Your objective: Identify each line in the records below that contains the word "door", matching case exactly, and copy those lines.

[Records from a spatial question set]
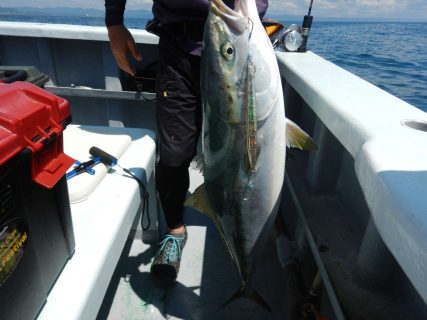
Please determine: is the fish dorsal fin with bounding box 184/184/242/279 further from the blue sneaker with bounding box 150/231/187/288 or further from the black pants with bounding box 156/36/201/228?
the blue sneaker with bounding box 150/231/187/288

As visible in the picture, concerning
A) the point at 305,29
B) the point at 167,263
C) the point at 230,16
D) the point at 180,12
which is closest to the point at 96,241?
Result: the point at 167,263

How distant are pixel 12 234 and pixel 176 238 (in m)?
1.46

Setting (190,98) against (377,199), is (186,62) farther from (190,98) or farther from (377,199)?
(377,199)

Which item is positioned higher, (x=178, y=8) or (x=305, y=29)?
(x=178, y=8)

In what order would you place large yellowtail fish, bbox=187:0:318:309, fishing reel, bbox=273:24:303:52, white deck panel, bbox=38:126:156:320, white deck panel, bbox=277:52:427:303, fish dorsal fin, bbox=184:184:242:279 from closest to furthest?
white deck panel, bbox=277:52:427:303, white deck panel, bbox=38:126:156:320, large yellowtail fish, bbox=187:0:318:309, fish dorsal fin, bbox=184:184:242:279, fishing reel, bbox=273:24:303:52

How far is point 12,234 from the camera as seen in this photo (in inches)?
34.3

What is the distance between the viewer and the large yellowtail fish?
126 centimetres

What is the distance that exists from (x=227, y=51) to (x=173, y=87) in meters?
0.72

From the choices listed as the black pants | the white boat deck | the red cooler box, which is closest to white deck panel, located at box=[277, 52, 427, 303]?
the black pants

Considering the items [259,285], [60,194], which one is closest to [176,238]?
[259,285]

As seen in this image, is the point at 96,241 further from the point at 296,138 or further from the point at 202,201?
the point at 296,138

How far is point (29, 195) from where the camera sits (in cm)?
93

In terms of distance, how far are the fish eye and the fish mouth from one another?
0.06 meters

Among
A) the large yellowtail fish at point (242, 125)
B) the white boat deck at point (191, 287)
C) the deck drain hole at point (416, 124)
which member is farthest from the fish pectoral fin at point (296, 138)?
the white boat deck at point (191, 287)
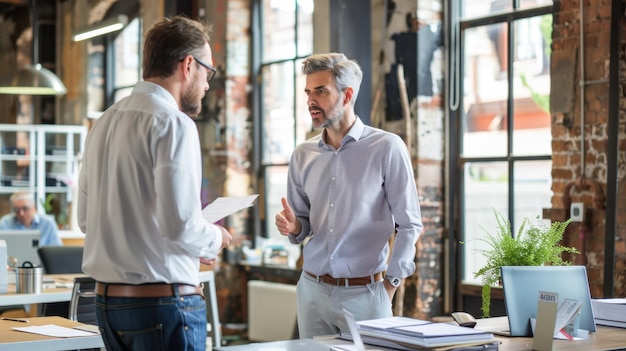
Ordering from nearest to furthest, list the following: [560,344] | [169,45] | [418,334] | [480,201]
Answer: [418,334]
[169,45]
[560,344]
[480,201]

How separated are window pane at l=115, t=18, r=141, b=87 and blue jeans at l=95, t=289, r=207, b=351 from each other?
31.0 feet

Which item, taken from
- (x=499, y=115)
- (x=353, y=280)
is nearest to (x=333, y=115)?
(x=353, y=280)

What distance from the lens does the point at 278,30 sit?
8773 mm

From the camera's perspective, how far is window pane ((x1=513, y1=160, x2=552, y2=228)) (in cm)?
593

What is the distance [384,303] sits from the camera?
3645mm

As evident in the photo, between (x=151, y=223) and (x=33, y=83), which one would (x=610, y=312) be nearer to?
(x=151, y=223)

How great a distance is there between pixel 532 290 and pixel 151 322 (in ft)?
4.16

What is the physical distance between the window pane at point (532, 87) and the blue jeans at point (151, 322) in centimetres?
377

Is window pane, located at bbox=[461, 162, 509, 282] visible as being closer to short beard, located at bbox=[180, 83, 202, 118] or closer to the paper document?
the paper document

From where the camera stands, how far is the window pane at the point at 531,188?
5926 mm

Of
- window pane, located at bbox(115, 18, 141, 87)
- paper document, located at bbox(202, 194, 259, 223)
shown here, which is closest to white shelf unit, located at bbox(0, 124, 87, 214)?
window pane, located at bbox(115, 18, 141, 87)

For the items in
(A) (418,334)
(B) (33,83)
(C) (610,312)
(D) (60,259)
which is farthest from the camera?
(B) (33,83)

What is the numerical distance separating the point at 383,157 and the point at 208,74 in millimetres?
980

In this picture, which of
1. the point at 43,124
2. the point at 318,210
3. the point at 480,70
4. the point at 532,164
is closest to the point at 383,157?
the point at 318,210
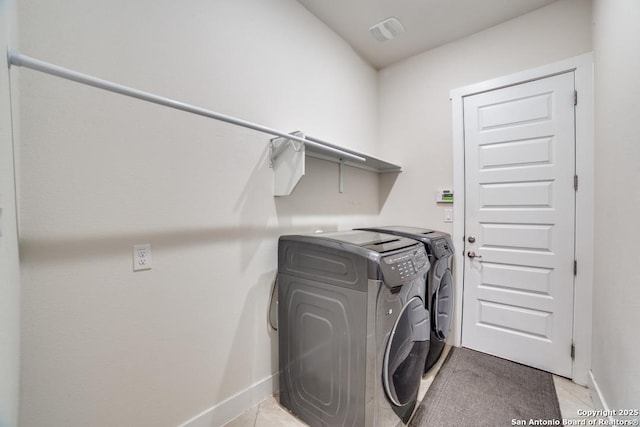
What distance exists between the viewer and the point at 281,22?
183 cm

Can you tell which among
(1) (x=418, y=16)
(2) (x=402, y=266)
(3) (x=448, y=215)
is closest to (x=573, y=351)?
(3) (x=448, y=215)

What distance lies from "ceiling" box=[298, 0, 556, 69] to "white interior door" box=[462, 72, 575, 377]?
22.8 inches

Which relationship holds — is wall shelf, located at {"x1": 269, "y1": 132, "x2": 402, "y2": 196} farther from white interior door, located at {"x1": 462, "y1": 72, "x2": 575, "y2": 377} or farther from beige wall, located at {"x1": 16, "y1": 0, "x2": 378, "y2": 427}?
white interior door, located at {"x1": 462, "y1": 72, "x2": 575, "y2": 377}

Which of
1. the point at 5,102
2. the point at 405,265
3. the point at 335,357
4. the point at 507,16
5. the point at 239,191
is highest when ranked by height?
the point at 507,16

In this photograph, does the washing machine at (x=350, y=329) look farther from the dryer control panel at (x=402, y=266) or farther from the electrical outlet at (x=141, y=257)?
the electrical outlet at (x=141, y=257)

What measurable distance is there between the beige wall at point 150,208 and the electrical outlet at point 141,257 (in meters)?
0.03

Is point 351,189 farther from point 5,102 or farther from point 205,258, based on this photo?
point 5,102

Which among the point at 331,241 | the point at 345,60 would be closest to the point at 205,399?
the point at 331,241

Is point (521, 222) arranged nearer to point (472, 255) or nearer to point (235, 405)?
point (472, 255)

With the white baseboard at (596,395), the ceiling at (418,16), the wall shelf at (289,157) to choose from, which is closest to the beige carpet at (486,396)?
the white baseboard at (596,395)

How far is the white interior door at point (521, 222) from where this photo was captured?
6.34 feet

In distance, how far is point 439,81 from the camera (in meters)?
2.48

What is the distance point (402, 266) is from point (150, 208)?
4.09ft

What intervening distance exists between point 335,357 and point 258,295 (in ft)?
2.05
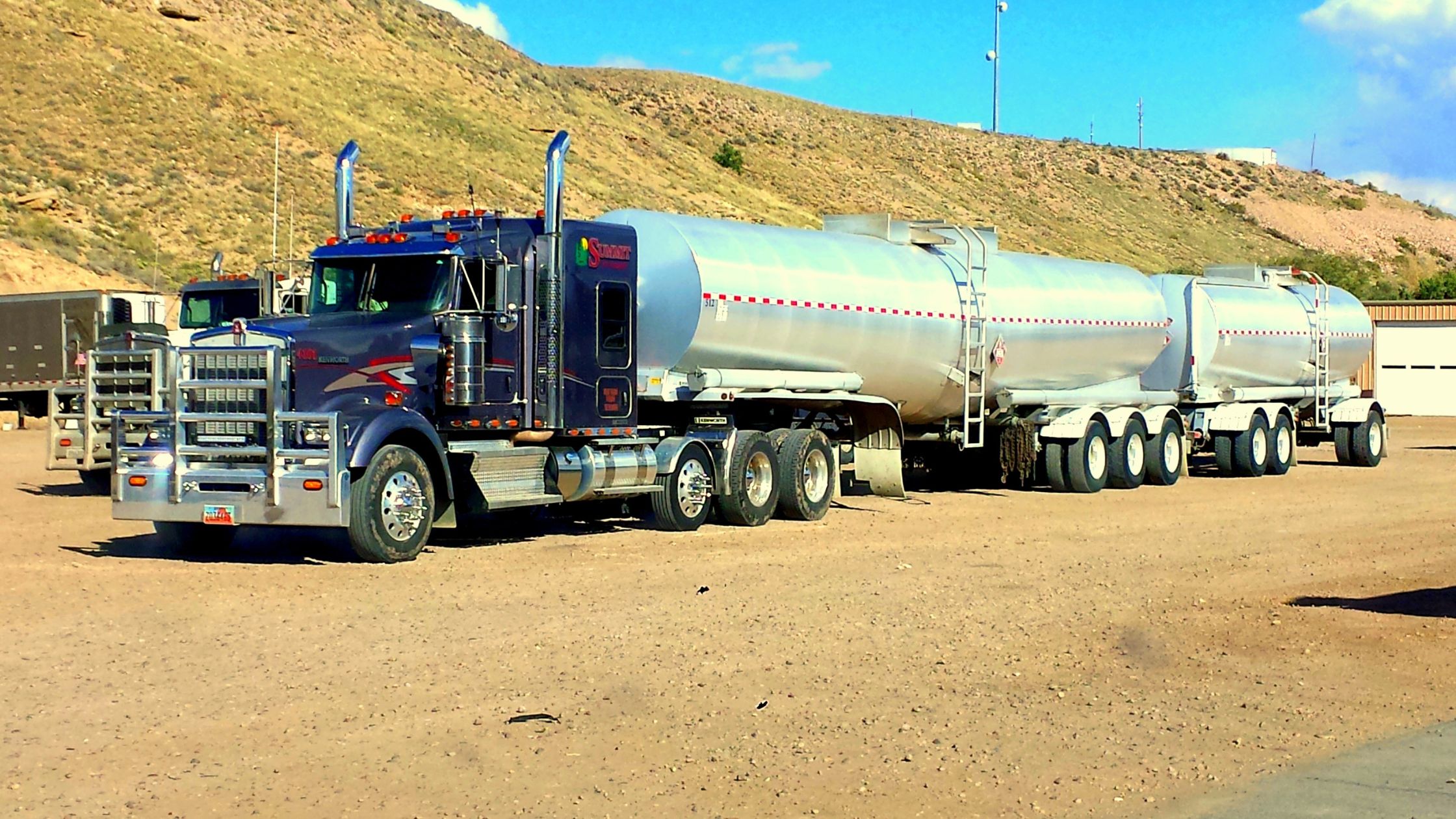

Output:
What distance lies from "ceiling" box=[298, 0, 556, 69] to "white interior door" box=[462, 72, 575, 377]?
Which relationship holds — is wall shelf, located at {"x1": 269, "y1": 132, "x2": 402, "y2": 196} farther from white interior door, located at {"x1": 462, "y1": 72, "x2": 575, "y2": 377} or farther from beige wall, located at {"x1": 16, "y1": 0, "x2": 378, "y2": 427}?
white interior door, located at {"x1": 462, "y1": 72, "x2": 575, "y2": 377}
How far is the white interior door at point (521, 222) from where this photo was captured?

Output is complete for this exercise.